My costume is half astronaut, half ballerina, but someone else dressed as a hot dog grabs my tail pinned to my butt and runs off. I chase after them, swearing, and make one last dive to retrieve my tail just as time is running out. I failed and swore again. That hot dog had cost me my throne.
"Fall Guys: Ultimate Knockout" may be cute, silly, and easy to learn, but that doesn't mean it's a low-stakes game. Despite its party-game feel, it is still a battle royale. Most of the game is satisfied with goofing around, taking reckless chances, and stopping to celebrate with emotes before crossing the finish line. If they get rumbled or burst out of the competition, they can usually laugh it off. But as the end of the final round approached, I suddenly began to take things more seriously. I may be a bean in a frilly pink tutu, but I want to win.
Each round of "The Fall Guys" begins with 60 players running through an obstacle course. Only the first 30 or so who cross the finish line qualify for the next round. In the final round, only a handful to a dozen or so compete to be the sole winner.

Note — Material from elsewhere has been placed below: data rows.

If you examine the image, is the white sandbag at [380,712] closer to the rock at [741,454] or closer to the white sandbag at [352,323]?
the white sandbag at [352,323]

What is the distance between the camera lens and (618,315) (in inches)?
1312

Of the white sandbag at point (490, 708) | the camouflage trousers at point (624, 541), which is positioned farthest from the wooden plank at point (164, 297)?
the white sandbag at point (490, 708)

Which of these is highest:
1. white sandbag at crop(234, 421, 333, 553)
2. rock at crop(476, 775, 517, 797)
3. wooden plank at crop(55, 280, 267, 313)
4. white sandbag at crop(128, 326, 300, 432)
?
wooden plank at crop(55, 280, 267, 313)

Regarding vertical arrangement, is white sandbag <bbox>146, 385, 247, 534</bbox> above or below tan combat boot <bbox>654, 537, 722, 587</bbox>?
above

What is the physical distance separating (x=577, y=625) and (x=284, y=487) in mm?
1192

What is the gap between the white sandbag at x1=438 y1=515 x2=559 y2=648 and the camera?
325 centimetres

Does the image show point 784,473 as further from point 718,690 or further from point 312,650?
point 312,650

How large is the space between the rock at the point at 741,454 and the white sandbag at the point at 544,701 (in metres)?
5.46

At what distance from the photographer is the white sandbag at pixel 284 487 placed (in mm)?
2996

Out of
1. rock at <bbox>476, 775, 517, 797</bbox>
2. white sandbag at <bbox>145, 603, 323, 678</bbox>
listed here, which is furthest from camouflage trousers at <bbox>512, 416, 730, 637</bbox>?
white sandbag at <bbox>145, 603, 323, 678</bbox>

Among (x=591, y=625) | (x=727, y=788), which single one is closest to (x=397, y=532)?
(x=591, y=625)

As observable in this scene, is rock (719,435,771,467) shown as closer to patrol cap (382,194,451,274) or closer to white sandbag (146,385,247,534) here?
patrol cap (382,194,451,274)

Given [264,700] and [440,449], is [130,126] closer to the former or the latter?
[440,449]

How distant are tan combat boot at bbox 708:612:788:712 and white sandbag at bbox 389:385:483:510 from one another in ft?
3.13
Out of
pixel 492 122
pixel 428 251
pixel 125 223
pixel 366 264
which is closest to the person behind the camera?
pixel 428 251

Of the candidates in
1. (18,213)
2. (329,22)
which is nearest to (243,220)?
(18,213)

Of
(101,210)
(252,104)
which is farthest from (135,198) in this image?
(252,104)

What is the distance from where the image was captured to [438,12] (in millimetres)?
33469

There are several types of levels. Races are the most common and may involve running through various obstacle courses multiple times during the same match. The courses may have giant spinning fan blades that knock players backward (or sideways, or forward), slippery slime-coated ramps, spinning balance beams and disappearing floor tiles, walls that can be breached (or not breached and you fall on your butt There are also giant pieces of fruit that roll down the course and can knock players aside like bowling pins if they do not dart and dodge.
The Fall Guys rely a little too heavily on these foot races. It's a good way to cut the crowd in half at the start of a match, but after a few times I've learned to run the same route and hope for the best.
More exciting are the endurance levels, such as the block party. It's exciting to jump into the gap at the last minute and hilarious to be bottlenecked amongst the squirming, huffing and puffing competitors.
Other levels divide players into teams to reach the finish line, and these team fights are some of the best in Fall Guys: While most events in Fall Guys have you running alongside other players, in team mode you can confuse and grab other players. There is great advantage in trying to disrupt, grab, or impede progress.
In Egg Scramble, teams fight over a pile of eggs in the center of the map, grabbing as many as they can and placing them in their team's basket, trying to grab a few more from the other team's basket before time runs out. In another game, teams push a giant ball through an obstacle course to reach a goal. The downside is that in team games, if you don't have friends with you during the game, you have to rely on strangers with whom you can't communicate. Randomly selected teammates may not be able to get together and lose a good game.
However, randomness works for the Fall Guys. It's so silly and carefree that if I get eliminated because of a teammate's shabbiness, or if someone carelessly jumps into a spinning fan and hits the pit, I just laugh, shrug, and get in line for the next match. The only thing I care enough to swear about is the last game. That hot dog, damn it.
The "Fall Guys" are best played in small doses, and an hour a day is enough for a few rowdy matches before you start to get tired of the same old footrace. But that hour is usually a lot of fun mixed with the tension of the finals. It's a great feat for a game as charming and silly as this one, yet filled with genuinely dramatic moments, heartbreaking losses, and last-minute acrobatic feats.